Accumulating evidence suggests that inflammation may contribute to the development of BPH and LUTS. Therefore, it is plausible that anti-inflammatory agents, such as aspirin and other NSAIDs, may reduce the risk of BPH/LUTS, as was observed in a recent analysis of daily aspirin use and BPH/LUTS risk in the Olmsted County Study of Urinary Symptoms and Health Status in Men.
The present study, conducted in the Prostate, Lung, Colorectal and Ovarian Cancer Screening Trial, found no association for recent aspirin or ibuprofen use with the risk of BPH/LUTS.
To investigate the relationship between non-steroidal anti-inflammatory drug (NSAID) use and the incidence of benign prostatic hyperplasia (BPH)-related outcomes and nocturia, a lower urinary tract symptom (LUTS) of BPH, in light of accumulating evidence suggesting a role for inflammation in BPH/LUTS development.
PATIENTS AND METHODS
At baseline, participants in the Prostate, Lung, Colorectal, and Ovarian Cancer Screening Trial completed questions on recent, regular aspirin and ibuprofen use, BPH surgery, diagnosis of an enlarged prostate/BPH, and nocturia.
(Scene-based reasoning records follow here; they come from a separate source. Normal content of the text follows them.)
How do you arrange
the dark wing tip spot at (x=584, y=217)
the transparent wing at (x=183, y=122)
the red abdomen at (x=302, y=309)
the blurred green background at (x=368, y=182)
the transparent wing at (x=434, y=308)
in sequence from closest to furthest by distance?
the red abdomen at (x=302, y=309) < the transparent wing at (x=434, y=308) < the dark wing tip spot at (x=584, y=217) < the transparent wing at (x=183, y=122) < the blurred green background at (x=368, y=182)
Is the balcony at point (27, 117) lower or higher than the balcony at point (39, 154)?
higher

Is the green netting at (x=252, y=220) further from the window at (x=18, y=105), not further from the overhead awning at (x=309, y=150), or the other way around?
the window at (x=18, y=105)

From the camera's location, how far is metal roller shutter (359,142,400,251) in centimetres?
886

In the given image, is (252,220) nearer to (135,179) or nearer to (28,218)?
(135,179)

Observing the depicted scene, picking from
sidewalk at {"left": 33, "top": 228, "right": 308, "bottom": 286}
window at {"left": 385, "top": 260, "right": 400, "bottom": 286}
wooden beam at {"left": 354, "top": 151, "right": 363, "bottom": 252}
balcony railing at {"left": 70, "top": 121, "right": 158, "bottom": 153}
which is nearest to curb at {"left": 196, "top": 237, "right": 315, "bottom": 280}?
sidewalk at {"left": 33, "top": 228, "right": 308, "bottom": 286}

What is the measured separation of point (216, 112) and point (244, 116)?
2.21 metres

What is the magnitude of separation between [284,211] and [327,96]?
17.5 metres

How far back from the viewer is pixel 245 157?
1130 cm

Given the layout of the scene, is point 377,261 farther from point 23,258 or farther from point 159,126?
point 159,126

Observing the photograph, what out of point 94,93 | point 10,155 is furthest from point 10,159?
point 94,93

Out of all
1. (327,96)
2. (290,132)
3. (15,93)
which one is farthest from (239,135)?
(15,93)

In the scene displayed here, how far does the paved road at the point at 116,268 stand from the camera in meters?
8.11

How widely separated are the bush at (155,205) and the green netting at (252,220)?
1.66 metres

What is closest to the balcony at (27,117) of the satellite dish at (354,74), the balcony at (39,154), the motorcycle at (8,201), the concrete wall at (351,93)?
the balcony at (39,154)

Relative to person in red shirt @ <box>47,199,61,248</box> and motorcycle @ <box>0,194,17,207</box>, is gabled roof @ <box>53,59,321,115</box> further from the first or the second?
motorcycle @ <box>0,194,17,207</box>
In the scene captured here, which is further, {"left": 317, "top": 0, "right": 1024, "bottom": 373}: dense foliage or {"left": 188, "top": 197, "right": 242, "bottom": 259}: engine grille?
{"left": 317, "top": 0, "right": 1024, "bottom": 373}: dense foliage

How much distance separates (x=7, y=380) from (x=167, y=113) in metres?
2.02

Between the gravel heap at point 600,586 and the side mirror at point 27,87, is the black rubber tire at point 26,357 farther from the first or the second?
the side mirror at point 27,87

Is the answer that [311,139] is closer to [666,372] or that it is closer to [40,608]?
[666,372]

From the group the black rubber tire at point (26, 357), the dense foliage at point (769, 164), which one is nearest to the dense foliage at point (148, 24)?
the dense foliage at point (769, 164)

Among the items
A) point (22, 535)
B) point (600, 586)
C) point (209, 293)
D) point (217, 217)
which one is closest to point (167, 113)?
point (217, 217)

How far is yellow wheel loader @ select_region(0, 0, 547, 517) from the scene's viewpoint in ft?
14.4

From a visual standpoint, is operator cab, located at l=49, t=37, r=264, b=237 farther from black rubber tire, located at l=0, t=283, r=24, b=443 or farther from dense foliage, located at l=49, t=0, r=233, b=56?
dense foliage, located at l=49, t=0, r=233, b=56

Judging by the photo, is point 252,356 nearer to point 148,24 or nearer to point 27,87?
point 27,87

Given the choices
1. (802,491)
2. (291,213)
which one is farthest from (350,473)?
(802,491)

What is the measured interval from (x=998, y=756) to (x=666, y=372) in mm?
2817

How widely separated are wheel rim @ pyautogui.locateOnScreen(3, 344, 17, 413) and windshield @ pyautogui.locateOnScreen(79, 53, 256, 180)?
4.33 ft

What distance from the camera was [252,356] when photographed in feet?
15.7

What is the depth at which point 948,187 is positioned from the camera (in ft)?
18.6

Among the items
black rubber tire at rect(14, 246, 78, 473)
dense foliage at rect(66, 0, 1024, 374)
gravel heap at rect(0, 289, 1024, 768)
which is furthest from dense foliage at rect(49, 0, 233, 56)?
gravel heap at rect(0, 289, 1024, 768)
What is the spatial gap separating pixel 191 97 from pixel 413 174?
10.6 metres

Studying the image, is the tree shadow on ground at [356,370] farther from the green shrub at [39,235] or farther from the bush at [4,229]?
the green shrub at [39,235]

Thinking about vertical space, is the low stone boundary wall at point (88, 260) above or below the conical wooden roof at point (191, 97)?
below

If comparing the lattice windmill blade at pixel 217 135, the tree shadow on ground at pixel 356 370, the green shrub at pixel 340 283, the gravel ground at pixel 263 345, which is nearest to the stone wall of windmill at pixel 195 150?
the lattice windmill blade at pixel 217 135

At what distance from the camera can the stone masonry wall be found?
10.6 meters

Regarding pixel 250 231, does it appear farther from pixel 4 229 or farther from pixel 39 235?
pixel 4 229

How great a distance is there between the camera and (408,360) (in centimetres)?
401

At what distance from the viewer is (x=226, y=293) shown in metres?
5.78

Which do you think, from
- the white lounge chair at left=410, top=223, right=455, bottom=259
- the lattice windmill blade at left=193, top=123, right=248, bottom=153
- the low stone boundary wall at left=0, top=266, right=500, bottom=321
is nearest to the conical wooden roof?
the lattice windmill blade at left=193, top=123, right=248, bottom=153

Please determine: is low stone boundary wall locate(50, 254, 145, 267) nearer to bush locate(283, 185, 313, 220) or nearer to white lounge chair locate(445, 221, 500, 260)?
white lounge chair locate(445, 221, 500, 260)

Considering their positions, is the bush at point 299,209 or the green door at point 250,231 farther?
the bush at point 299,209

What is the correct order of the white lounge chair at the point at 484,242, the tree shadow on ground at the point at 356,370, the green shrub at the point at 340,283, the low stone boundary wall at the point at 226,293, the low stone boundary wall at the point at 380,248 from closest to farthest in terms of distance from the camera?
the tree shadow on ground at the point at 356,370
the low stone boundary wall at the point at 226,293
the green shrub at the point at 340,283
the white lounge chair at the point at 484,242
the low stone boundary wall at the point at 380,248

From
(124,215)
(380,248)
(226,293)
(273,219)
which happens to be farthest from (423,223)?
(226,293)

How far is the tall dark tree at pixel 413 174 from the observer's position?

Participants in the intervention arm also underwent a digital rectal examination (DRE), from which prostate dimensions were estimated, as well as a prostate-specific antigen (PSA) test. Only participants in the intervention arm without BPH/LUTS at baseline were included in the analysis (n= 4771).
During follow-up, participants underwent annual DREs and PSA tests, provided annual information on finasteride use, and completed a supplemental questionnaire in 2006–2008 that included additional questions on diagnosis of an enlarged prostate/BPH and nocturia.
Information collected was used to investigate regular aspirin or ibuprofen use in relation to the incidence of six BPH/LUTS definitions: diagnosis of an enlarged prostate/BPH, nocturia (waking two or more times per night to urinate), finasteride use, any self-reported BPH/LUTS, prostate enlargement (estimated prostate volume ≥30 mL on any follow-up DRE) and elevation in PSA level (>1.4 ng/mL on any follow-up PSA test).
Generally, null results were observed for any recent, regular aspirin or ibuprofen use (risk ratio = 0.92–1.21, P= 0.043–0.91) and frequency of use (risk ratios for one category increase in NSAID use = 0.98–1.11,P-trends = 0.10–0.99) with incident BPH/LUTS.
The findings obtained in the present study do not support a protective role for recent NSAID use in BPH/LUTS development.